### Given text
┏━━
Vitaly Klitschko, mayor of Kiev and leader of the anti-Yanukovich Udar party, feels the frustration.

“Right now people have a big expectation of reform ... and many of them are very unhappy because they know the faces have changed, but the system is still the same,” he told Reuters.

How could the hopes of February have turned so quickly to disillusion and anger?

The following account of the last days of the uprising shows that the seeds of today’s disappointment were there all along: in the chaotic nature of the protests, in the conflicting goals of different protesters, and in the sudden toppling of Yanukovich.

His overthrow caught the West unprepared.

EU foreign ministers had planned on a slow transition in Ukraine, with Yanukovich staying in power for almost a year.

Opposition politicians also misread the mood of the Maidan.

Coming largely from the country’s Western-leaning and Ukrainian-speaking areas, they did little to win over Yanukovich’s supporters in the Russian-speaking east.
┗━━
### Stated task
Extend the passage about the last days of Ukraine's uprising against Yanukovich, starting right after its final sentence.

### Extracted entries
┏━━
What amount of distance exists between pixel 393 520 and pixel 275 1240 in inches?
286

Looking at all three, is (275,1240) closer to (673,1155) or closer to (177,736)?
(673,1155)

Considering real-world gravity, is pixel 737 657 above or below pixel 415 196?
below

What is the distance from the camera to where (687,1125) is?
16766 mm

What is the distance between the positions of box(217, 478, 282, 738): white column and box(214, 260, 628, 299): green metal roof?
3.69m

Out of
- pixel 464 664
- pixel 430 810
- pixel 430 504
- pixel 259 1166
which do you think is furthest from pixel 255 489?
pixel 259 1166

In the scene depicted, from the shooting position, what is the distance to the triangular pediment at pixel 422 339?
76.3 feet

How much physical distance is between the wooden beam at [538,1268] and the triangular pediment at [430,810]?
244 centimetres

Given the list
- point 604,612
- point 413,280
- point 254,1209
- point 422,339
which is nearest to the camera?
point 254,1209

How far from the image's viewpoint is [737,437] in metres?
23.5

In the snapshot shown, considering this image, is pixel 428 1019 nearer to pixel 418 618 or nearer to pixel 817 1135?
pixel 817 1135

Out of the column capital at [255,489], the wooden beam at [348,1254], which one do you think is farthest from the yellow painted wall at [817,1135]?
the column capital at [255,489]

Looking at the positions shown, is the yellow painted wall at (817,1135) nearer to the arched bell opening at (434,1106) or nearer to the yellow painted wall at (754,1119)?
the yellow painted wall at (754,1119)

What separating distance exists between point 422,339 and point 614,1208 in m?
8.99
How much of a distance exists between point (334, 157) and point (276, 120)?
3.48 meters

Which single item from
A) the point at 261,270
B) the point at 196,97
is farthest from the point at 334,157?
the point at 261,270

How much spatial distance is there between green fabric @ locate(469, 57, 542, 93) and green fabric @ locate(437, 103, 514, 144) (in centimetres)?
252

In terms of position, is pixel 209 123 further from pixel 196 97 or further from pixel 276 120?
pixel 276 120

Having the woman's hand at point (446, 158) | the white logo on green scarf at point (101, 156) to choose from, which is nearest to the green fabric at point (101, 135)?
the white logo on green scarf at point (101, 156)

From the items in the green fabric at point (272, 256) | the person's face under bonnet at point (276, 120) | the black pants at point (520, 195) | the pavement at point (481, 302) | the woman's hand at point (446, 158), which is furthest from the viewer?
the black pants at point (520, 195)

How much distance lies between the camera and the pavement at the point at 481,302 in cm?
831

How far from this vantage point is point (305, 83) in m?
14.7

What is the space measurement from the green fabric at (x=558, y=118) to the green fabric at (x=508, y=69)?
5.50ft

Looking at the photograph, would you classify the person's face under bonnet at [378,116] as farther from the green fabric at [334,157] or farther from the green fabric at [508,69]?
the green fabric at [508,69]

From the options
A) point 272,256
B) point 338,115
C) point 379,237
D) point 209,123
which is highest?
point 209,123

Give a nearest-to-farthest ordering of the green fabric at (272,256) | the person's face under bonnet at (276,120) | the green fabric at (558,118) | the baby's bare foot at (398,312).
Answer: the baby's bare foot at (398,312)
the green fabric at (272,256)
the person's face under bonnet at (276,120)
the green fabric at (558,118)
┗━━
### Answer below
They now hold power, but have yet to deliver the reforms for which ordinary protesters fought and died.

Without fundamental change, some protesters say, there could be another Maidan.


In late 2013, students gathered in central Kiev’s European Square to protest against Yanukovich’s rejection of closer ties to the EU.

The police moved in and beat them.

Thousands more people occupied nearby Independence Square.

The protesters all wanted change, but unanimity stopped there.

Some Ukrainians came because they wanted Kiev to forge ties with the EU; others wanted an end to the corruption endemic among Yanukovich’s cronies; still others wanted to reverse changes that had boosted the president’s powers and diminished parliament.

Protesters formed a makeshift, crowded encampment in the square.

There was no single leader.

Instead, various groups with their own commanders acted in loose alliance against the common enemy.

The protesters ranged from ordinary professionals such as Kvyatkovska to hard-bitten anti-Russian nationalists in paramilitary uniforms.


In mid-February, opposition politicians pressed Yanukovich to curb his powers.

The state security service threatened “tough measures” if street disturbances did not end.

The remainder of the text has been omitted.